> Instructions for the task
Tally the lines in the data below that contain the string "tree", treating uppercase and lowercase letters as distinct. Reply with the number alone.

> Data for the task
************
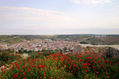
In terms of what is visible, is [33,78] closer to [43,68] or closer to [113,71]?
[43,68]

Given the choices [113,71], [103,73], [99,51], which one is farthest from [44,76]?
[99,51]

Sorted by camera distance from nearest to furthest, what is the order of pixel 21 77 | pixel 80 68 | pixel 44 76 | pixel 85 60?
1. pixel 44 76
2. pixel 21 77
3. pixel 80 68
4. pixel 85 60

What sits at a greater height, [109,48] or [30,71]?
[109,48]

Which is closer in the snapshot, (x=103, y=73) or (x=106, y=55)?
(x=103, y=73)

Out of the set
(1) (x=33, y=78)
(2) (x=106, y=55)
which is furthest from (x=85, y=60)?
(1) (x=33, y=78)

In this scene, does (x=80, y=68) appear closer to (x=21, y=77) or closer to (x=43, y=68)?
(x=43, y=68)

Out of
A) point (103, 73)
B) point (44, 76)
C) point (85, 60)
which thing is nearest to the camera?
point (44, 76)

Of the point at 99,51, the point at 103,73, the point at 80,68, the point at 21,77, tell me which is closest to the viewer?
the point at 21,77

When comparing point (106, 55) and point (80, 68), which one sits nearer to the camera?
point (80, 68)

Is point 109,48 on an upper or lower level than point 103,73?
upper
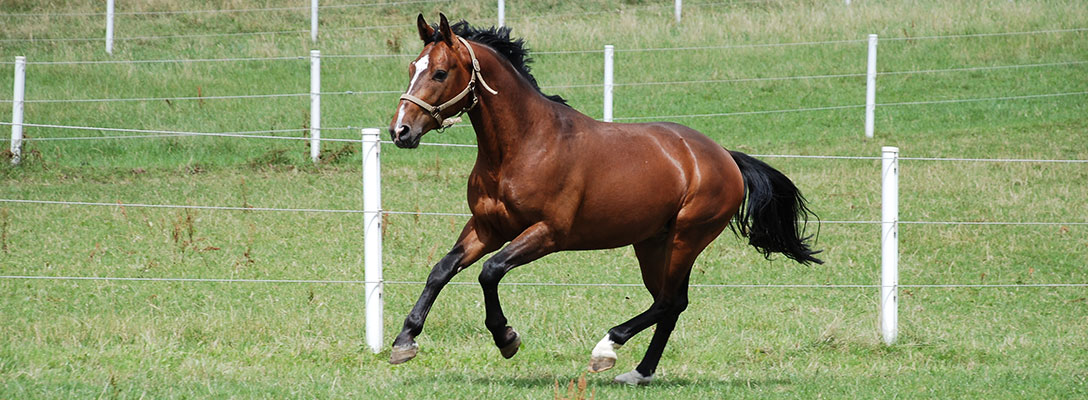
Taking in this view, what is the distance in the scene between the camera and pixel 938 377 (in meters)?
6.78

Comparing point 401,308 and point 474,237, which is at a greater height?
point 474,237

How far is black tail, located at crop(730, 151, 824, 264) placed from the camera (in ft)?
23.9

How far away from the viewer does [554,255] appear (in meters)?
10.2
************
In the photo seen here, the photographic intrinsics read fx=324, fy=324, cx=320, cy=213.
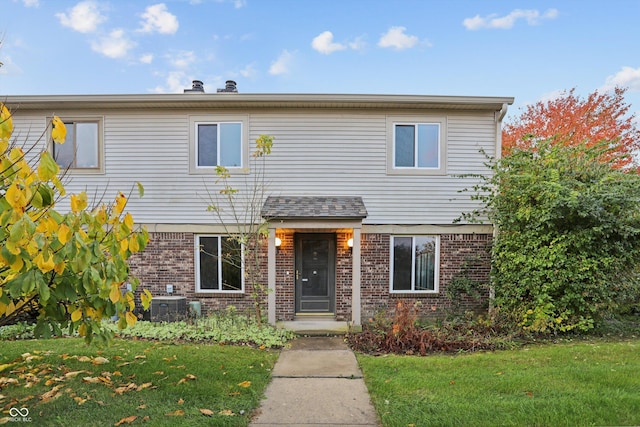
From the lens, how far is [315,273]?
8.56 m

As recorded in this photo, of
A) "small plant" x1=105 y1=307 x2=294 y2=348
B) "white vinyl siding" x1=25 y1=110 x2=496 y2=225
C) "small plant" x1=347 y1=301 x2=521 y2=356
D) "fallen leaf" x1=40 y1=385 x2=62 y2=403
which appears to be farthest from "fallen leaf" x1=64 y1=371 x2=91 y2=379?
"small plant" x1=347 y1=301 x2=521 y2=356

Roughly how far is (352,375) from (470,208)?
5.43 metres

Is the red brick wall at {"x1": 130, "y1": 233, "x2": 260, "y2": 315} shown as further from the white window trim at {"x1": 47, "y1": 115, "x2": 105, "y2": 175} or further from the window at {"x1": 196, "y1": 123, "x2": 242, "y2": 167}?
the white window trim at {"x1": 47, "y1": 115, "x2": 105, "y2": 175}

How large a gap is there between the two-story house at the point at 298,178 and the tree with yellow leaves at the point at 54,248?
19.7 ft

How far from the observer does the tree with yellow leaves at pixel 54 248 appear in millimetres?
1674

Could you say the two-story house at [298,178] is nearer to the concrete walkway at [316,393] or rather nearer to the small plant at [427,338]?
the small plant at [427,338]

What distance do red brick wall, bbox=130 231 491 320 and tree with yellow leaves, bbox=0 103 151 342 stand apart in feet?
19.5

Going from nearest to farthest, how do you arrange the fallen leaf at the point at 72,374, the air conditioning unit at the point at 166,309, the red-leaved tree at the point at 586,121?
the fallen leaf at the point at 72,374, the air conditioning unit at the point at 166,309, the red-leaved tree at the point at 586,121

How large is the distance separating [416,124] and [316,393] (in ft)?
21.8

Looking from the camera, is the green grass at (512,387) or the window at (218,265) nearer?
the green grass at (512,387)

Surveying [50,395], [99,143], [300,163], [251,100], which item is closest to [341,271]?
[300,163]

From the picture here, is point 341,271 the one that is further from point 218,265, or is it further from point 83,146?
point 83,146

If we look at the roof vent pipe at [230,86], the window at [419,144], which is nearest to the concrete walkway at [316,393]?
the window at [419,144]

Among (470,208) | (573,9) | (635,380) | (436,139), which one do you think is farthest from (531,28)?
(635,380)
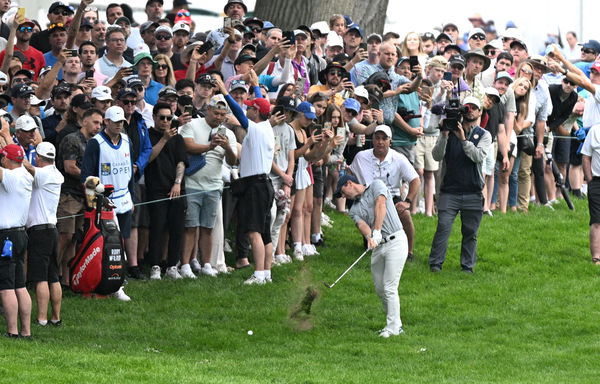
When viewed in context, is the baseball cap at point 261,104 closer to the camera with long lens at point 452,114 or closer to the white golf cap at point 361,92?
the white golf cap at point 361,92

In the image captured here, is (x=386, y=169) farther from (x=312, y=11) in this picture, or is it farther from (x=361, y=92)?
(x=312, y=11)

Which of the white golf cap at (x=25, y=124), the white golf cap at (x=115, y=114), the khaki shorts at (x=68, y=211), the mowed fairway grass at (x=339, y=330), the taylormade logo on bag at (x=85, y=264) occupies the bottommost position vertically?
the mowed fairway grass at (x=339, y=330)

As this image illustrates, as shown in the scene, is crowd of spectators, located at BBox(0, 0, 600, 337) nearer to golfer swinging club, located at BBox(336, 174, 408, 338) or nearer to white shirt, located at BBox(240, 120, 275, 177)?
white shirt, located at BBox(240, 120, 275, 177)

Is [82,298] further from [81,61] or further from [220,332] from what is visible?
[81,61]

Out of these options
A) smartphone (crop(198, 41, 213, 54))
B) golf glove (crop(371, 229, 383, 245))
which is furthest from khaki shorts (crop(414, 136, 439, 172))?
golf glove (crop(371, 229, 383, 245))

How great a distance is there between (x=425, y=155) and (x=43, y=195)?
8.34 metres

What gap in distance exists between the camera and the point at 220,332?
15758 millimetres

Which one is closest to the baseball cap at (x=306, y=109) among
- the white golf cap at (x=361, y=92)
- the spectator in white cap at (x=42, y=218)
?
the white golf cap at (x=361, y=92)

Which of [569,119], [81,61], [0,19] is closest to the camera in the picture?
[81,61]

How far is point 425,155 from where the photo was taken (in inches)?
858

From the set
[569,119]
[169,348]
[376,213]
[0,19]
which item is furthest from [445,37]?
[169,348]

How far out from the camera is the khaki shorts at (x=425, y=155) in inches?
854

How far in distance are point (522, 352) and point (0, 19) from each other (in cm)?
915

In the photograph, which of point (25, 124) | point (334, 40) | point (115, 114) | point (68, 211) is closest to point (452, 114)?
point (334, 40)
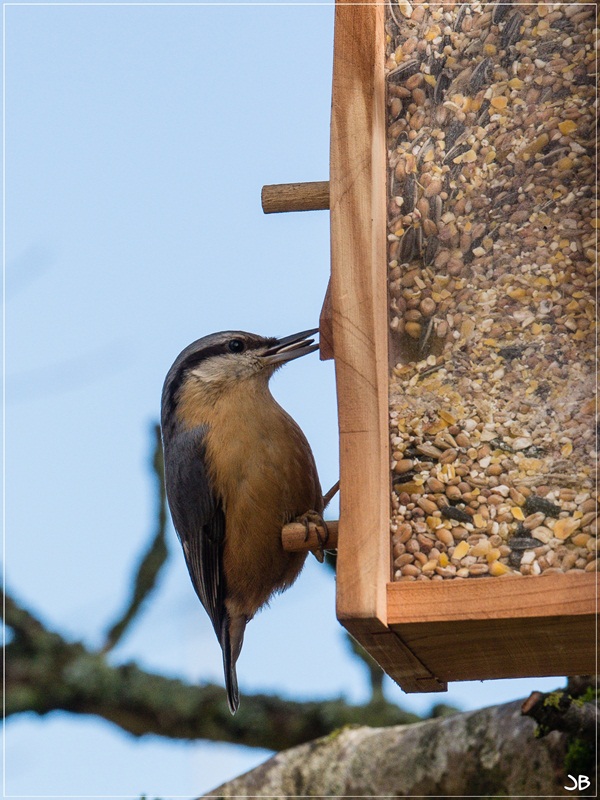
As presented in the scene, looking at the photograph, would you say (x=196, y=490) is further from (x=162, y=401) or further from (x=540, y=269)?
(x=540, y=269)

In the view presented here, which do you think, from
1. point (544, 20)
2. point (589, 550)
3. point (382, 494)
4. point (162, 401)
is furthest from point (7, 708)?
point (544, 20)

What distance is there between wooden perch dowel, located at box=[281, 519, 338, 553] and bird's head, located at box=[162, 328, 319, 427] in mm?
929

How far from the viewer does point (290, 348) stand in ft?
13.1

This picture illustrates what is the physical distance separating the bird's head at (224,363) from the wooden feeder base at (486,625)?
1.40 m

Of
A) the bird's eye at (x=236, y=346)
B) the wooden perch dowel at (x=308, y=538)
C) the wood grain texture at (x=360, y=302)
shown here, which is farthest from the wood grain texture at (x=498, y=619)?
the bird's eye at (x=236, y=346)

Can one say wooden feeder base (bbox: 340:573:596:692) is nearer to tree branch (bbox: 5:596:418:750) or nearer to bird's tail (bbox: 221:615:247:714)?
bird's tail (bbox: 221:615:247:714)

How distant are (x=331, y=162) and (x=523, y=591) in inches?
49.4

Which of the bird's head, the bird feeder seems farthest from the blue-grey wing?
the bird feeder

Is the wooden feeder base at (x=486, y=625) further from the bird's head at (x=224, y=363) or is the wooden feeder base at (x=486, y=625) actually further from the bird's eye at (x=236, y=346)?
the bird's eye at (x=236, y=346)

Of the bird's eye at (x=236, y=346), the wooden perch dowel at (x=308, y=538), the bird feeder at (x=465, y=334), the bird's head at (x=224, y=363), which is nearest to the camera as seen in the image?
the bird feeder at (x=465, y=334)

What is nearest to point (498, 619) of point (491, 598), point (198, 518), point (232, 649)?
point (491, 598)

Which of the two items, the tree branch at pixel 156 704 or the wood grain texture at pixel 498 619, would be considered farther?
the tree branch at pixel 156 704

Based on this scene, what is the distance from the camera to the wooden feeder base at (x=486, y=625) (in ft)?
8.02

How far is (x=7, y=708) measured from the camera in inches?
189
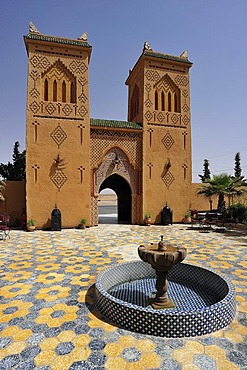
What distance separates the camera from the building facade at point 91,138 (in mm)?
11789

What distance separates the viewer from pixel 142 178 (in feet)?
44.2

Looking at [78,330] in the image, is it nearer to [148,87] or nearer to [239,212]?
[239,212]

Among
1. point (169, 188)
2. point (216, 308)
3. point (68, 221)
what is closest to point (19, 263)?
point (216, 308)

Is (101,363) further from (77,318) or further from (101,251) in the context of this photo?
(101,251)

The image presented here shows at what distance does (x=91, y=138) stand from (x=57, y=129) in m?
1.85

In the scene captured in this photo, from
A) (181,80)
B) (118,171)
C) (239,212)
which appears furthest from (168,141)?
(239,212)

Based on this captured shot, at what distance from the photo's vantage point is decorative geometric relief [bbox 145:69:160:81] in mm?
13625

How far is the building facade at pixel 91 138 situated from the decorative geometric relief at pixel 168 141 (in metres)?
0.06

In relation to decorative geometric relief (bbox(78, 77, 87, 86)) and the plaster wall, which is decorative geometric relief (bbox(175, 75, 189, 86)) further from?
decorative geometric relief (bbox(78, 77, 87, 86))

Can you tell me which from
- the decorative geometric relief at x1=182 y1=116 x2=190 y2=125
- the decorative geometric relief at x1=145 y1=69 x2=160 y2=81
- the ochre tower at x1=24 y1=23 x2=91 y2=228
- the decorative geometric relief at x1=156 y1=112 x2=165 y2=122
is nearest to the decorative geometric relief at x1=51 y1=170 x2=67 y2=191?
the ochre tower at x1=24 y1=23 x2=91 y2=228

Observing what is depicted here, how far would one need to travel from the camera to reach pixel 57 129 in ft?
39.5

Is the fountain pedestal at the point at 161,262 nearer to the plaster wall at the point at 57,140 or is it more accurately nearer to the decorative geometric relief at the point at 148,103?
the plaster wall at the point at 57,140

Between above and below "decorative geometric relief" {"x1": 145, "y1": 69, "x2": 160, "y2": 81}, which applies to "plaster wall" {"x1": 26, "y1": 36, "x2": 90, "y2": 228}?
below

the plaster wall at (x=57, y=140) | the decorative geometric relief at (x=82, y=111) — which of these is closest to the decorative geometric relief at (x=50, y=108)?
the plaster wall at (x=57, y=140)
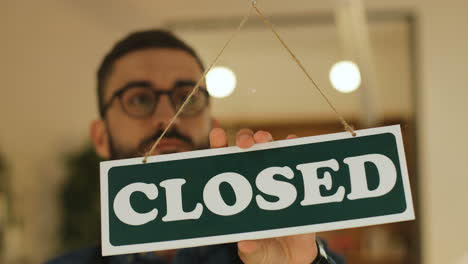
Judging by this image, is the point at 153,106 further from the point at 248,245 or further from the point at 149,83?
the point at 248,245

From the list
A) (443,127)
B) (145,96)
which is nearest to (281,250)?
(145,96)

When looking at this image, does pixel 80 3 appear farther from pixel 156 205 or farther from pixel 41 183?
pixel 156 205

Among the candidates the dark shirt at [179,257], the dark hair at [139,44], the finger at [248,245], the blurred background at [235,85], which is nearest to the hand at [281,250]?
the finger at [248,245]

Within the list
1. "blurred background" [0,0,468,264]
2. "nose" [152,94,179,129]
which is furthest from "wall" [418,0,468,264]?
************
> Response to this exercise
8